I was wondering, if there is any way, to wake up a thread that is waiting on a condition variable. I.e. something like:
#include <mutex>
#include <atomic>
#include <condition_variable>
std::mutex mux;
std::condition_variable cv;
std::atomic_bool doWait{ true };
void signalHandler(int){
doWait = false;
cv.notify_one();
}
int main() {
//register signal handler
//Do some stuff
{//wait until signal arrived
std::unique_lock<std::mutex> ul(mux);
cv.wait(ul, []{return !doWait; });
}
//Do some more stuff
}
Which has at least two problems:
- I believe, I'm not allowed to call
notify_one()
in a signal handler (corrct me if I'm wrong) - The signal could arrive just between the check for
doWait
and when the thread goes to sleep, so it would never wake up (obviously, I can't lock the mutex in the signalHander to avoid that).

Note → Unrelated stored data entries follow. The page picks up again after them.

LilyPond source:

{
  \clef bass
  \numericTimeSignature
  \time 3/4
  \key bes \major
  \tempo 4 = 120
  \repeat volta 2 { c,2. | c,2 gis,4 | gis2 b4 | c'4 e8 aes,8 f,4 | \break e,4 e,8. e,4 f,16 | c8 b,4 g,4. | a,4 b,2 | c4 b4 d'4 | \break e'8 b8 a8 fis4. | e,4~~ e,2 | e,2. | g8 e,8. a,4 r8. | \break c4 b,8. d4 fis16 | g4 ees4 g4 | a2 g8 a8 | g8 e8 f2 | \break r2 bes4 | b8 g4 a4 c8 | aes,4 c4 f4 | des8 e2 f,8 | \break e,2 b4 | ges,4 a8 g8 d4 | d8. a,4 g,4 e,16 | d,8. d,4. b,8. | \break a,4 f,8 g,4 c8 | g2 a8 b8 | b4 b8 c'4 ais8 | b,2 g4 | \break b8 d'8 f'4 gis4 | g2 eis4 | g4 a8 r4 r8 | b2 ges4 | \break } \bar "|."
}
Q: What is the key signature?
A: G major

So far, the only solution I can see is to implement busy waiting on the doWait
variable (probably sleep for a couple of milliseconds in each iteration), which strikes me as quite inefficient.
Note that even though, my program above has only one thread, I labeled my question with multithreading, because it is about thread control primitives. If there is no solution in standard c++ I'd be willing to accept a solution using Linux/POSIX specific functions.